▸ Task instructions: Exactly the lines from the one with "<address>Apache/2.4.66 (Fedora Linux)" through the final line of the entries, and nothing else, should appear in the answer; no pictures go in it.

§ §

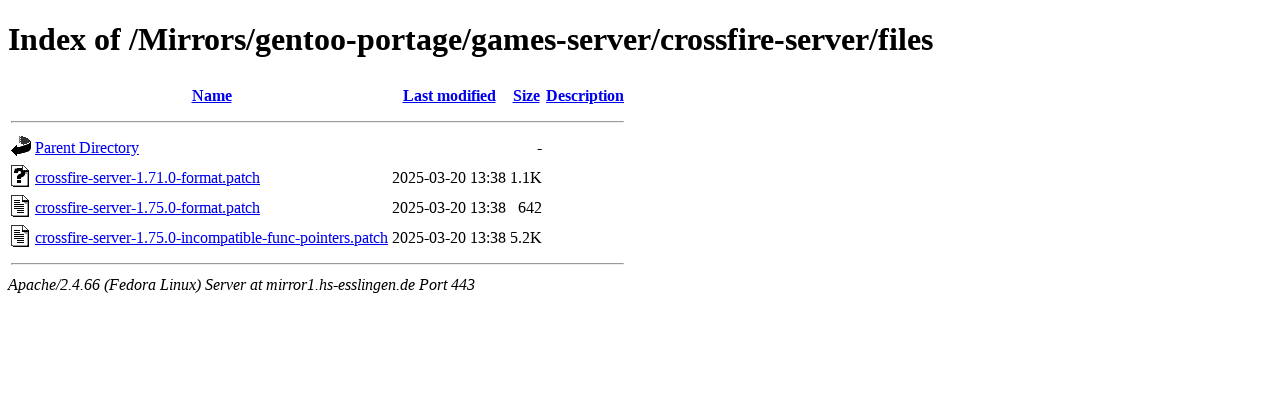

--- FILE ---
content_type: text/html;charset=UTF-8
request_url: https://mirror1.hs-esslingen.de/Mirrors/gentoo-portage/games-server/crossfire-server/files/
body_size: 1673
content:
<!DOCTYPE HTML PUBLIC "-//W3C//DTD HTML 4.01//EN" "http://www.w3.org/TR/html4/strict.dtd">
<html>
 <head>
  <title>Index of /Mirrors/gentoo-portage/games-server/crossfire-server/files</title>
 </head>
 <body>
<h1>Index of /Mirrors/gentoo-portage/games-server/crossfire-server/files</h1>
  <table>
   <tr><th valign="top"><img src="/icons/blank.gif" alt="[ICO]"></th><th><a href="?C=N;O=D">Name</a></th><th><a href="?C=M;O=A">Last modified</a></th><th><a href="?C=S;O=A">Size</a></th><th><a href="?C=D;O=A">Description</a></th></tr>
   <tr><th colspan="5"><hr></th></tr>
<tr><td valign="top"><img src="/icons/back.gif" alt="[PARENTDIR]"></td><td><a href="/Mirrors/gentoo-portage/games-server/crossfire-server/">Parent Directory</a></td><td>&nbsp;</td><td align="right">  - </td><td>&nbsp;</td></tr>
<tr><td valign="top"><img src="/icons/unknown.gif" alt="[   ]"></td><td><a href="crossfire-server-1.71.0-format.patch">crossfire-server-1.71.0-format.patch</a></td><td align="right">2025-03-20 13:38  </td><td align="right">1.1K</td><td>&nbsp;</td></tr>
<tr><td valign="top"><img src="/icons/text.gif" alt="[TXT]"></td><td><a href="crossfire-server-1.75.0-format.patch">crossfire-server-1.75.0-format.patch</a></td><td align="right">2025-03-20 13:38  </td><td align="right">642 </td><td>&nbsp;</td></tr>
<tr><td valign="top"><img src="/icons/text.gif" alt="[TXT]"></td><td><a href="crossfire-server-1.75.0-incompatible-func-pointers.patch">crossfire-server-1.75.0-incompatible-func-pointers.patch</a></td><td align="right">2025-03-20 13:38  </td><td align="right">5.2K</td><td>&nbsp;</td></tr>
   <tr><th colspan="5"><hr></th></tr>
</table>
<address>Apache/2.4.66 (Fedora Linux) Server at mirror1.hs-esslingen.de Port 443</address>
</body></html>
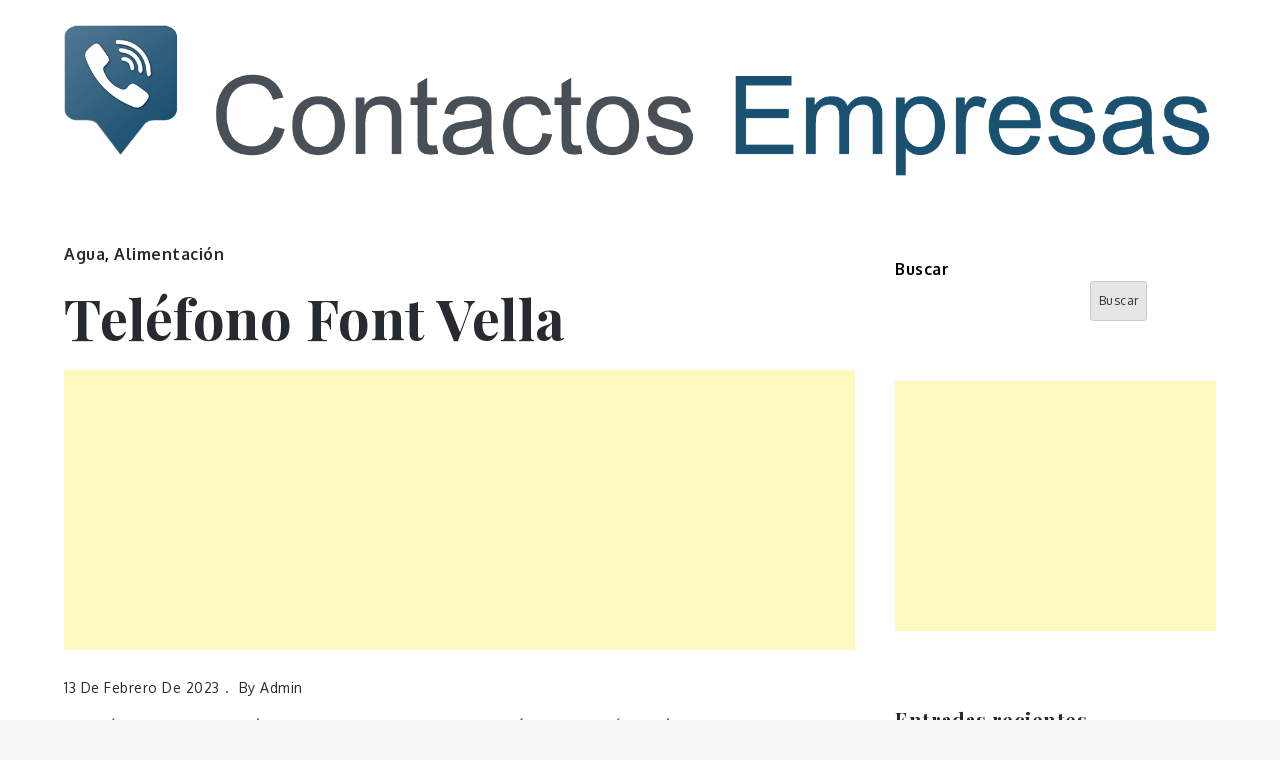

--- FILE ---
content_type: text/html; charset=utf-8
request_url: https://www.google.com/recaptcha/api2/aframe
body_size: 268
content:
<!DOCTYPE HTML><html><head><meta http-equiv="content-type" content="text/html; charset=UTF-8"></head><body><script nonce="AvgC3_zzgJk7QdWFa93EqA">/** Anti-fraud and anti-abuse applications only. See google.com/recaptcha */ try{var clients={'sodar':'https://pagead2.googlesyndication.com/pagead/sodar?'};window.addEventListener("message",function(a){try{if(a.source===window.parent){var b=JSON.parse(a.data);var c=clients[b['id']];if(c){var d=document.createElement('img');d.src=c+b['params']+'&rc='+(localStorage.getItem("rc::a")?sessionStorage.getItem("rc::b"):"");window.document.body.appendChild(d);sessionStorage.setItem("rc::e",parseInt(sessionStorage.getItem("rc::e")||0)+1);localStorage.setItem("rc::h",'1768651852261');}}}catch(b){}});window.parent.postMessage("_grecaptcha_ready", "*");}catch(b){}</script></body></html>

§ §

▸ Output for this task:
<address>Apache/2.4.66 (Fedora Linux) Server at mirror1.hs-esslingen.de Port 443</address>
</body></html>

--- FILE ---
content_type: text/html; charset=utf-8
request_url: https://www.google.com/recaptcha/api2/aframe
body_size: 268
content:
<!DOCTYPE HTML><html><head><meta http-equiv="content-type" content="text/html; charset=UTF-8"></head><body><script nonce="AvgC3_zzgJk7QdWFa93EqA">/** Anti-fraud and anti-abuse applications only. See google.com/recaptcha */ try{var clients={'sodar':'https://pagead2.googlesyndication.com/pagead/sodar?'};window.addEventListener("message",function(a){try{if(a.source===window.parent){var b=JSON.parse(a.data);var c=clients[b['id']];if(c){var d=document.createElement('img');d.src=c+b['params']+'&rc='+(localStorage.getItem("rc::a")?sessionStorage.getItem("rc::b"):"");window.document.body.appendChild(d);sessionStorage.setItem("rc::e",parseInt(sessionStorage.getItem("rc::e")||0)+1);localStorage.setItem("rc::h",'1768651852261');}}}catch(b){}});window.parent.postMessage("_grecaptcha_ready", "*");}catch(b){}</script></body></html>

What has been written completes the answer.